Con la muerte definitiva de Stalin se inicia una pugna que sitúa a Georgi Malenkov (Jeffrey Tambor), pusilánime, vanidoso, en el poder como títere de Beria pero Jrushchov convence al resto de la cúpula —entre ellos el resuelto y testosterónico Gueorgui Zhúkov (Jason Isaacs), héroe militar de la 2ª Guerra Mundial condenado al ostracismo por Stalin— de las intenciones de éste y de que ahora toca purgar al estalinismo.

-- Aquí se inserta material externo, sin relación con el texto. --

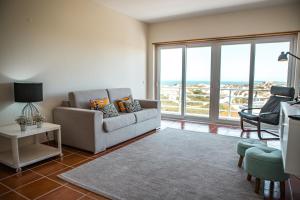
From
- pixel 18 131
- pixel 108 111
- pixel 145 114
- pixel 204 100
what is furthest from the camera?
pixel 204 100

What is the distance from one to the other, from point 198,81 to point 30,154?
4.16 metres

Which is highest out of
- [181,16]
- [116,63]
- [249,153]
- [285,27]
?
[181,16]

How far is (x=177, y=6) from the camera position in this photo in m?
4.45

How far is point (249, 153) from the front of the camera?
2.17 metres

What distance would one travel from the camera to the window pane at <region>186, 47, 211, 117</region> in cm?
538

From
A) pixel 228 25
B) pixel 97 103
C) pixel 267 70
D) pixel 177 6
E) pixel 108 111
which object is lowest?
pixel 108 111

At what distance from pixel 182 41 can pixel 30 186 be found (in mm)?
4657

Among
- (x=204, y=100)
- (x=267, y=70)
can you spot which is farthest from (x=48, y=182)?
(x=267, y=70)

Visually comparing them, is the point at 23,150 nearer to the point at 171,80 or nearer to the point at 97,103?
the point at 97,103

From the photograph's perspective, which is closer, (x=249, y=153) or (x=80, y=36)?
(x=249, y=153)

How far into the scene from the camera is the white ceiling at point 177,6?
4.18m

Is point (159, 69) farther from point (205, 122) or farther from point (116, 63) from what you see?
point (205, 122)

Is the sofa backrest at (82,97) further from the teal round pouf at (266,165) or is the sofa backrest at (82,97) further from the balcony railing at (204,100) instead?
the teal round pouf at (266,165)

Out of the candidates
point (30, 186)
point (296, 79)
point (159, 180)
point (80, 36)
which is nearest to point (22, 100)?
point (30, 186)
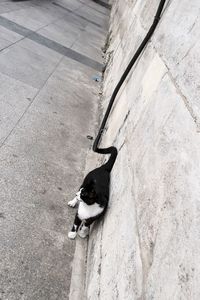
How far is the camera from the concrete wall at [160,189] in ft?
6.15

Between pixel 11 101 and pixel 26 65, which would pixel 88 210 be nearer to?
pixel 11 101

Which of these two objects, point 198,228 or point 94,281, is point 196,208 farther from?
point 94,281

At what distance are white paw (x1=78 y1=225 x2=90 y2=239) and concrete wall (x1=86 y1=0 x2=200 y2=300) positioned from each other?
0.12m

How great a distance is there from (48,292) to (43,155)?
2.07m

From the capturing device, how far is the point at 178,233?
1.92 metres

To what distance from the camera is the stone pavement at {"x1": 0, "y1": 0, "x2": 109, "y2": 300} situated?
315 cm

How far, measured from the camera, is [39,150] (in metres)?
4.85

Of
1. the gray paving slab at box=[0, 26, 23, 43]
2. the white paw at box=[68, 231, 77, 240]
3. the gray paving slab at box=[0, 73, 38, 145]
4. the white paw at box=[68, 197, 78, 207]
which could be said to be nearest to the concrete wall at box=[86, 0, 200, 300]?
the white paw at box=[68, 231, 77, 240]

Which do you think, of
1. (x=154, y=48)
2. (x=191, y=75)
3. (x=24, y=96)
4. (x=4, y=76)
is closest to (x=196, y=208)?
(x=191, y=75)

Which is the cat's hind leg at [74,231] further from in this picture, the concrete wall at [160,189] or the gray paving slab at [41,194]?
the concrete wall at [160,189]

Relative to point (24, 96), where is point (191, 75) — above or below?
above

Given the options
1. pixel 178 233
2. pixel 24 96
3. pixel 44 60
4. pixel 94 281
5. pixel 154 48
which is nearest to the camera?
pixel 178 233

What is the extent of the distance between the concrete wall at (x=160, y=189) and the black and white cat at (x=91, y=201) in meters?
0.08

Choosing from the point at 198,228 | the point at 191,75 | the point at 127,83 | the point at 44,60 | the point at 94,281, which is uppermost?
the point at 191,75
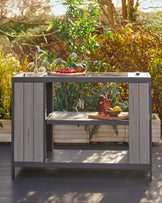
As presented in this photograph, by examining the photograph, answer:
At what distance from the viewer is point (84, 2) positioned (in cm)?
604

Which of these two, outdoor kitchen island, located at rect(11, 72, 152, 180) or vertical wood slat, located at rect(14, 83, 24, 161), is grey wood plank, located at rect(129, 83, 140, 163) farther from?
vertical wood slat, located at rect(14, 83, 24, 161)

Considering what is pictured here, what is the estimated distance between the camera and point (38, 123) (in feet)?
14.0

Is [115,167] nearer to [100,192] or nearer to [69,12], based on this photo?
[100,192]

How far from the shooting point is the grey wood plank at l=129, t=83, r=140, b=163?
13.7ft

La película es una sátira sobre el poder, la vanidad y la incompetencia que mezcla dosis de surrealismo berlanguiano —conversaciones, el traslado del cuerpo de Stalin de la alfombra al sofá, la organización del funeral—, tacos, bromas y gestos chabacanos, ironía, mala leche, pecados capitales y traumas griegos —Svetlana (Andrea Riseborough), hija de Stalin, padece Complejo de Electra—. Coral y de menos a más en intensidad, el espectador es susceptible de perderse en la ruta hacia el éxtasis sensorial. Contribuyen a ello, sobre todo, las interpretaciones pero como ya sucediera en InThe Loop (2009), Iannucci es tan profuso que no deja pausa para la carcajada, lo cual no desmerece pero cuadra un poco el círculo.
Resuelta de manera expeditiva, aunque en 1953 ya se supiera del Polonio 210—elemento de la tabla periódica de número atómico 84 descubierto por Marie Curie en 1989 al que se le atribuyó este nombre en honor a Polonia, en aquel tiempo tierra dividida y bajo regímenes imperiales—, el eco de la cinta resuena en la actualidad a través de la desaparición de centenares de periodistas y ataques a políticos que, como Alexéi Navalny, critican la corrupción y la intransigencia del gobierno de Putin.